#### Parti dell'esercizio
1 – Secondo il brano, da quale anno il Comune di Civo aveva adottato il piano regolatore?
2 – Per favore, riporta dal brano il passo che inizia con "Inoltre del Decreto" e finisce con "12767 del 20/05/2008).".

#### Brano da leggere
------------------------------------
Inoltre del Decreto Ministeriale 2 aprile 1968, n. 1444, articolo 9, comma 1, n. 2), – emanato in forza della L. 17 agosto 1942, n. 1150, articolo 41-quinquies, aggiunto della L. 6 agosto 1967, n. 765, articolo 17 – in base al quale la distanza tra pareti finestrate di edifici frontisti non deve essere inferiore a dieci metri, si riferisce alle sole nuove edificazioni consentite in zone diverse dal centro storico (zona A), posto che in questo ultimo, dove vige il generale divieto di costruzioni ex novo, la norma si limita a prescrivere che la distanza non sia inferiore a quella intercorrente tra i volumi edificati preesistenti (Sez. 2, Sentenza n. 12767 del 20/05/2008).
La sopraelevazione, anche se di ridotte dimensioni, comporta sempre un aumento della volumetria e della superficie di ingombro e va, pertanto, considerata a tutti gli effetti, e, quindi, anche per la disciplina delle distanze come nuova costruzione (Sez. 3, Sentenza n. 21509 del 1/10/2009.
Orbene la Corte d’Appello di Milano non ha fatto corretta applicazione dei suddetti principi e, al contrario, ha ritenuto che il Decreto Ministeriale 2 aprile 1968, n. 1444, non fosse immediatamente operante nei rapporti fra i privati, nonostante l’adozione nel Comune di Civo del piano regolatore sin dal 1984 e, in secondo luogo, ha ritenuto, sulla base del rilievo del C.T.U., che la normativa applicabile fosse quella codicistica perche’ il manufatto di cui ai mappali (OMISSIS) era ricompreso nella zona A1-R del piano regolatore comunale e nelle zone A del Decreto Ministeriale 2 aprile 1968, n. 1444, nonostante si trattasse di una sopraelevazione, da intendersi sempre come nuova costruzione. Deve dunque affermarsi il seguente principio di diritto:
I limiti inderogabili di densita’, altezza e distanza tra i fabbricati previsti del Decreto Ministeriale 2 aprile 1968, n. 1444, articolo 9, comma 2 (emanato su delega della L. 17 agosto 1942, n. 1150, articolo 41-quinquies – c.d. legge urbanistica, aggiunto dalla L. 6 agosto 1967, n. 765, articolo 17) che prevalgono sulle contrastanti previsioni dei regolamenti locali successivi, ai quali si sostituiscono per inserzione automatica, trovano applicazione anche con riferimento alle nuove costruzioni, quali devono considerarsi le sopraelevazioni effettuate in zona A (centro storico) dove, vigendo il generale divieto di realizzazione di costruzioni ex novo, e’ previsto solo che le distanze tra gli edifici interessati da interventi di ristrutturazione e di risanamento conservativo (i soli consentiti), non possano essere inferiori a quelle intercorrenti tra i preesistenti volumi edificati.
2.5 La terza censura proposta con il secondo motivo di ricorso e’ cosi’ rubricata “omessa insufficiente o contraddittoria motivazione circa un fatto controverso decisivo per il giudizio in relazione all’articolo 360 c.p.c., comma 1, n. 5, per non aver ritenuto violate dalla sopraelevazione e dalle vedute del fabbricato (OMISSIS) le disposizioni del piano regolatore generale 1994 del Comune di Civo vigente all’epoca dell’effettuazione delle opere.
------------------------------------
#### Dati forniti
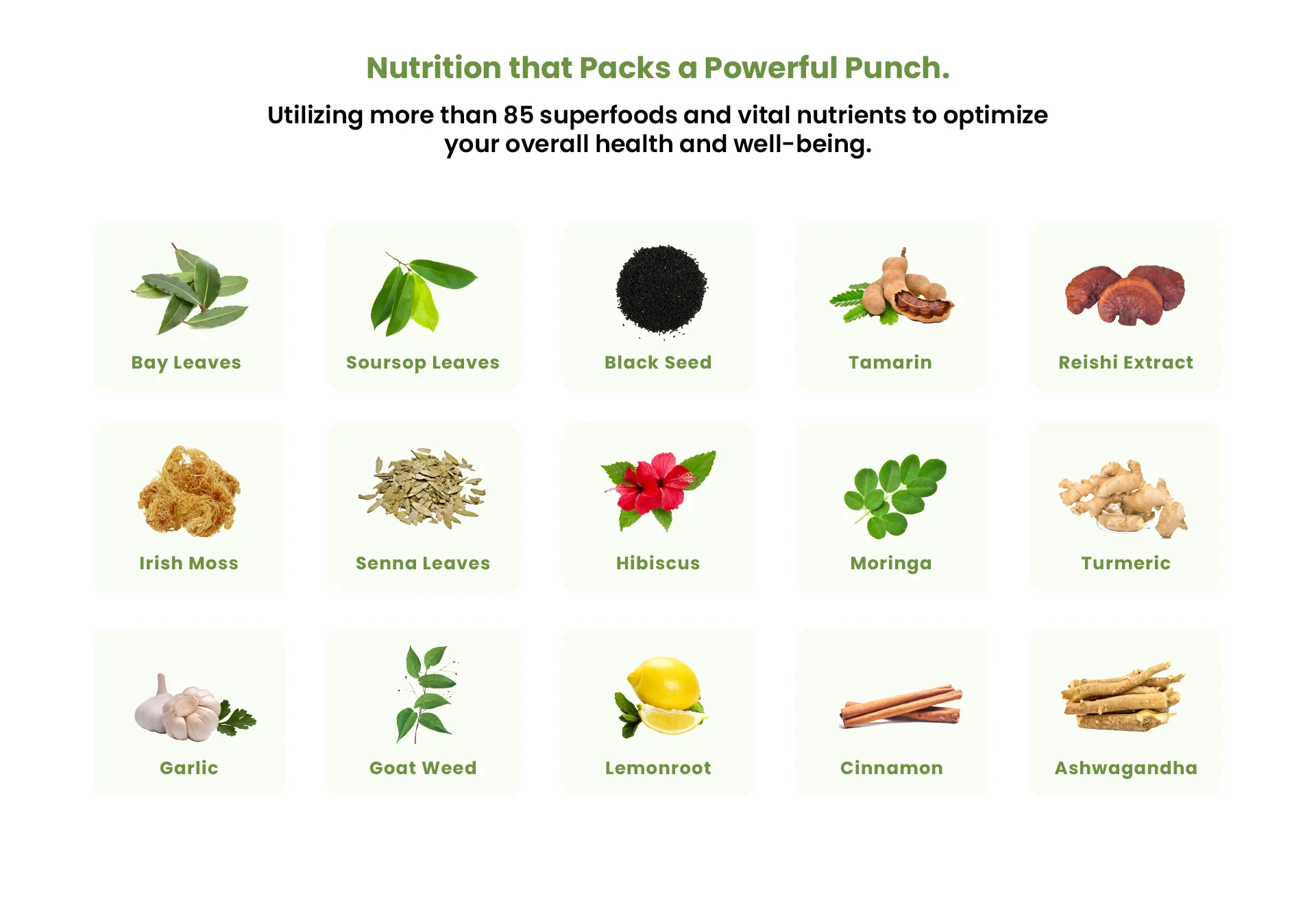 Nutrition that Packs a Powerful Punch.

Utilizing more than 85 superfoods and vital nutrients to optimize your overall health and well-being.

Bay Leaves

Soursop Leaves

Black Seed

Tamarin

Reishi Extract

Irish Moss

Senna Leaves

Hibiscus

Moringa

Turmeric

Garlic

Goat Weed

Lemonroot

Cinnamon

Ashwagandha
------------------------------------
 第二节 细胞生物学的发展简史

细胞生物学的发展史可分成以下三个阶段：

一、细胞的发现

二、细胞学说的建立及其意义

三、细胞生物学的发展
------------------------------------
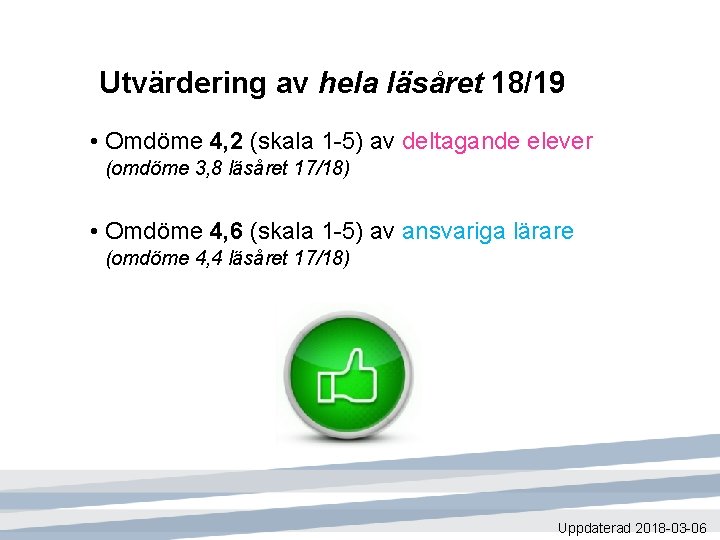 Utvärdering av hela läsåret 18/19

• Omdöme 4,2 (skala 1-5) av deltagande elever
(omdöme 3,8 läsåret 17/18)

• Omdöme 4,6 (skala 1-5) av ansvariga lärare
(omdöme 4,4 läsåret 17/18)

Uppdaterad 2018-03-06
------------------------------------
#### Risultati
1 – Dal 1984.

2 –
Inoltre del Decreto Ministeriale 2 aprile 1968, n. 1444, articolo 9, comma 1, n. 2), – emanato in forza della L. 17 agosto 1942, n. 1150, articolo 41-quinquies, aggiunto della L. 6 agosto 1967, n. 765, articolo 17 – in base al quale la distanza tra pareti finestrate di edifici frontisti non deve essere inferiore a dieci metri, si riferisce alle sole nuove edificazioni consentite in zone diverse dal centro storico (zona A), posto che in questo ultimo, dove vige il generale divieto di costruzioni ex novo, la norma si limita a prescrivere che la distanza non sia inferiore a quella intercorrente tra i volumi edificati preesistenti (Sez. 2, Sentenza n. 12767 del 20/05/2008).